- Seal
- Interactive map of Bảo Lâm district
- Country: Vietnam
- Region: Central Highlands
- Province: Lâm Đồng province
- Capital: Lộc Thắng

Area
- • Total: 563 sq mi (1,457 km^{2})

Population (2018)
- • Total: 118,420
- Time zone: UTC+7 (Indochina Time)

= Bảo Lâm district, Lâm Đồng =

Bảo Lâm is a district (huyện) of Lâm Đồng province in the Central Highlands region of Vietnam.

As of 2003 the district had a population of 107,279. The district covers an area of 1,457 km². The district capital lies at Lộc Thắng.

It was formed after being split out of Bảo Lộc. Apart from the district seat there are 13 communes in the district: Lộc Quảng, Lộc Ngãi, Lộc Đức, Lộc T'Lâm, Lộc Phú, Lộc Bắc, Lộc Bảo, Lộc An, Lộc Tân, Lộc Thành, Lộc Nam, B'Lá and Tân Lạc.
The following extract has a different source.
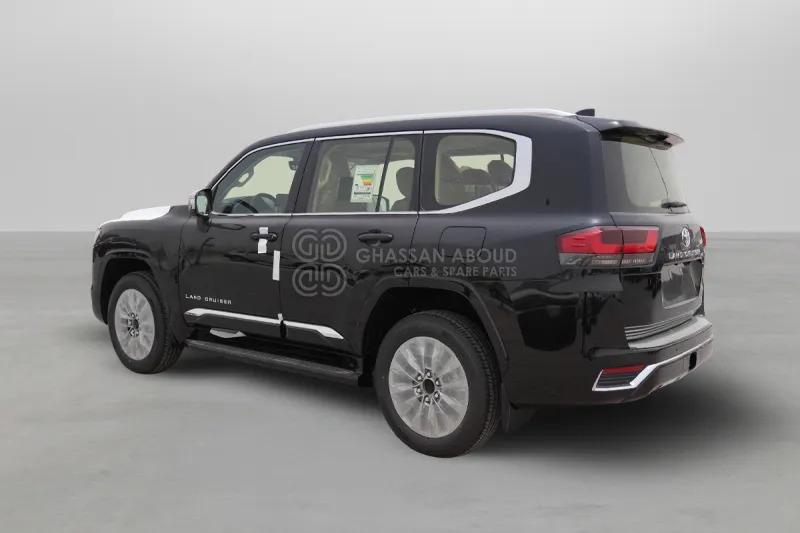 Toyota Land Cruiser 300 - SUV: obrázek 4 Toyota Land Cruiser 300 - SUV: obrázek 4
The main economic activity in the district is the planting of cash crops, the most prominent being tea, coffee and peppercorn as well as some forestry products.

Currently a government mining company is developing a bauxite mine in the area to produce aluminium. 11,000 billion VND (around 600 million USD) has been invested.

The majority of the people in the district are from various minority tribes: especially the Mạ people.